Fact Check

The Fall of Barack Obama - Mortimer Zuckerman

Mortimer Zuckerman penned 'The Fall of Barack Obama,' an editorial critical of President Obama?

Published March 3, 2010

Claim:

Claim:   U.S. News & World Report editor-in-chief Mortimer Zuckerman penned "The Fall of Barack Obama," an editorial critical of President Obama.


MIXED ATTRIBUTION


Example:   [Collected via e-mail, March 2010]


"The Fall of Barack Obama"

Very accurate in its context, Consider who made the remarks, Mort Zuckerman is no right wing loon.

This is an article written by the editor in chief of the U.S. News & World Report. It certainly expresses my feelings and hopefully those of a majority of Americans. It is rather long but extremely well written and well worth the time it takes to read. I may actually think about reading this magazine again.

Now that the media is beginning to concede the facts, maybe the rest of the media will follow suit. Obviously the bloom is off the rose!
 


In an Editorial the Editor in Chief of U. S. News & World Report, Mortimer Zuckerman, had this to say:

"Obama's ability to connect with voters is what launched him. But what has surprised me is how he has failed to connect with the voters since he's been in office. He's had so much overexposure.

You have to be selective. He was doing five Sunday shows. How many press conferences? And now people stop listening to him. He's lost his audience. He has not rallied public opinion.. He has plunged in the polls more than any other public figure since we've been using polls. He's done everything wrong. Well, not everything, but the major things. I don't consider it a triumph. I consider it a disaster." And that's what his friends are saying about him.

[Rest of article here.]


 

Origins:   The above-referenced editorial, entitled "The Fall of Barack Obama," is (due to some bad formatting) being circulated as an opinion piece written by Mortimer Zuckerman, the editor-in-chief of U.S. News & World Report — an authorship that some might be consider to be a telling political sign, as the editorial is highly critical of President Barack Obama, yet Zuckerman (one of America's

wealthiest individuals) has in the past made political donations that have gone primarily to Democratic candidates.

Actually, however, this editorial was penned by Paul Hollrah, a political columnist, and was published on the Red County web site on 2 February 2010. The confusion of authorship came about because the opening paragraph of Mr. Hollrah's editorial consists mainly of a quote attributed to
a 20 January 2010 editorial by Mortimer Zuckerman, while all of the remaining text is Hollrah's own words. A missing attribution, some confusing formatting, and introductory comments added by others have created the mistaken impression that the entire piece was written by Zuckerman, but the U.S. News & World Report editor-in-chief is merely quoted in the first paragraph.

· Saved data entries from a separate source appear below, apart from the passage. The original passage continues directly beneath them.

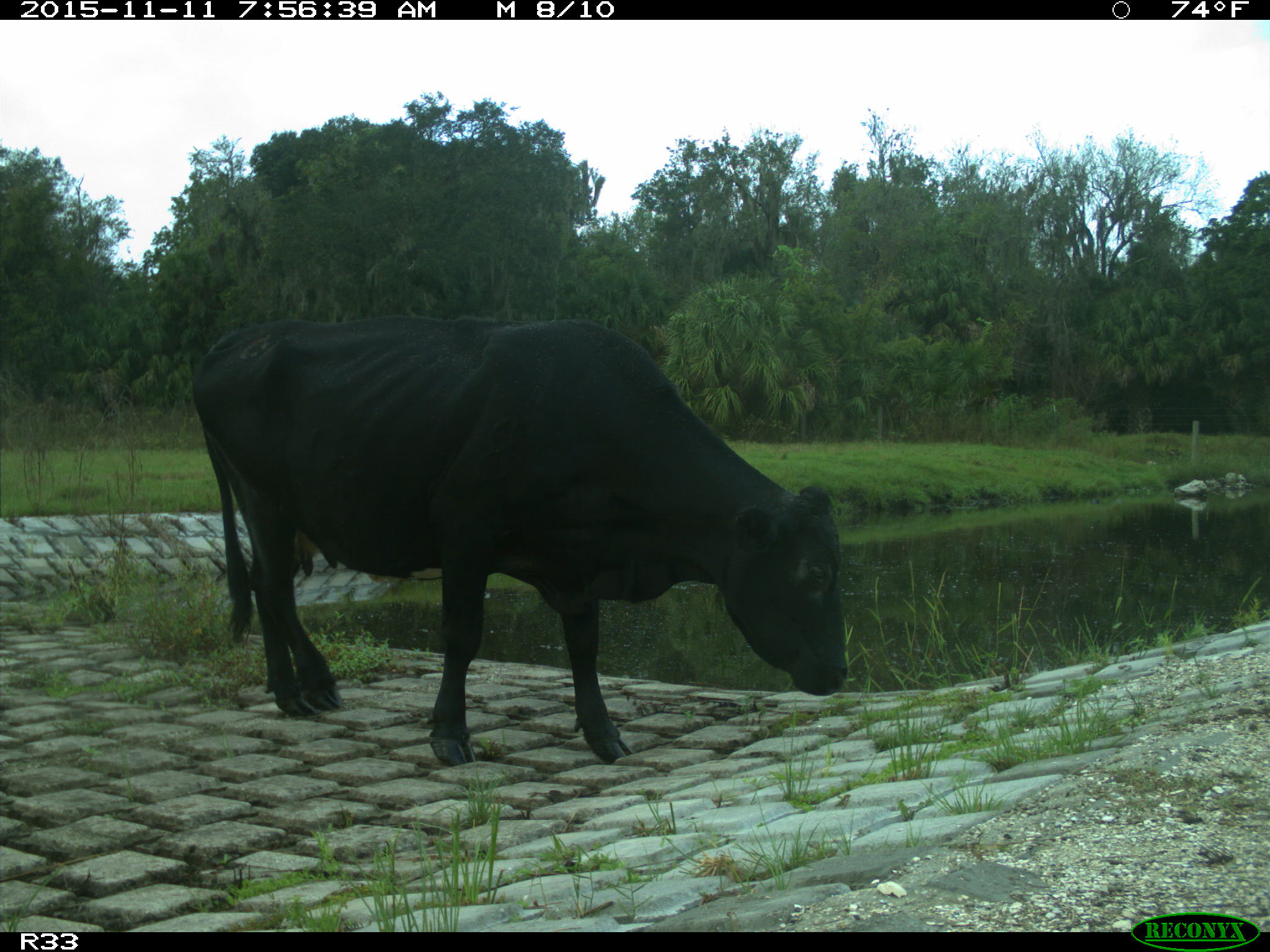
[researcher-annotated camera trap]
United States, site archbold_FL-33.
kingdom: Animalia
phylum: Chordata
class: Mammalia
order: Artiodactyla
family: Bovidae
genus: Bos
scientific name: Bos taurus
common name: domestic cow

Proper formatting of the opening paragraphs makes the distinction between who wrote what clearer:



In a January 20, 2010 editorial, the Editor in Chief of U.S. News & World Report, Mortimer Zuckerman, had this to say: "Obama's ability to connect with voters is what launched him. But what has surprised me is how he has failed to connect with the voters since he's been in office. He’s had so much overexposure. You have to be selective. He was doing five Sunday shows. How many press conferences? And now people stop listening to him ... He's lost his audience. He has not rallied public opinion. He has plunged in the polls more than any other public figure since we've been using polls. He's done everything wrong. Well, not everything, but the major things ... I don't consider it a triumph. I consider it a disaster." And that's what his friends are saying about him.

As the boy president occupied the White House on January 20, 2009 it was predictable that his presidency would last a year, at most, because the things he promised and the things he stood for were so uniquely un-American. Looking back over his year in office, any reasonably precocious fourth grader could make a cogent argument in opposition to nearly everything he's done. In fact, his policies have been so extreme and so far outside the mainstream that he was destined to achieve the most spectacular fall from grace of any American president in history. It was easy to see him serving out the final three years of his term as a virtual exile in the White House ... afraid to venture out among any but the most rabid partisans.


The words attributed to Mortimer Zuckerman appear in a 19 January 2010 editorial of his entitled "He's Done Everything Wrong" and are echoed in his 21 January 2010 U.S. News & World Report editorial entitled "The Incredible Deflation of Barack Obama."